This bash script copies the specified config file to the Unifi controller via SCP, then uses curl to issue the API call to tell the controller to force a provision to the device having the supplied mac address.

#!/bin/bash
# Written by Nick Jeppson 08/01/2019
# Inspired by posts made from ubiquiti forums: https://community.ui.com/questions/API/82a3a9c7-60da-4ec2-a4d1-cac68e86b53c
# API interface functions taken from unifi_sh_api shipped with controller version 5.10.25, https://dl.ui.com/unifi/5.10.25/unifi_sh_api
#
# This bash script copies the specified config file to the Unifi controller via SCP
# It then uses curl to issue an API call to tell the controller to force a provision to the device with the supplied mac address.
+ + + + + + +
## REQUIREMENTS
Rewrite the paragraph of the Unifi script description that begins "This bash script copies" as a short list of the steps it describes.

## DATA EXTRACT
+ + + + + + +
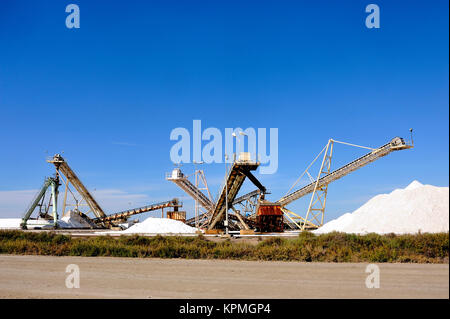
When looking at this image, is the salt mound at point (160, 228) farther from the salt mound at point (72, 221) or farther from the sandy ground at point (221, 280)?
the sandy ground at point (221, 280)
+ + + + + + +
## SOLUTION TO THIS EXERCISE
- Copy the specified config file to the Unifi controller via SCP.
- Use curl to issue an API call telling the controller to force a provision to the device with the supplied MAC address.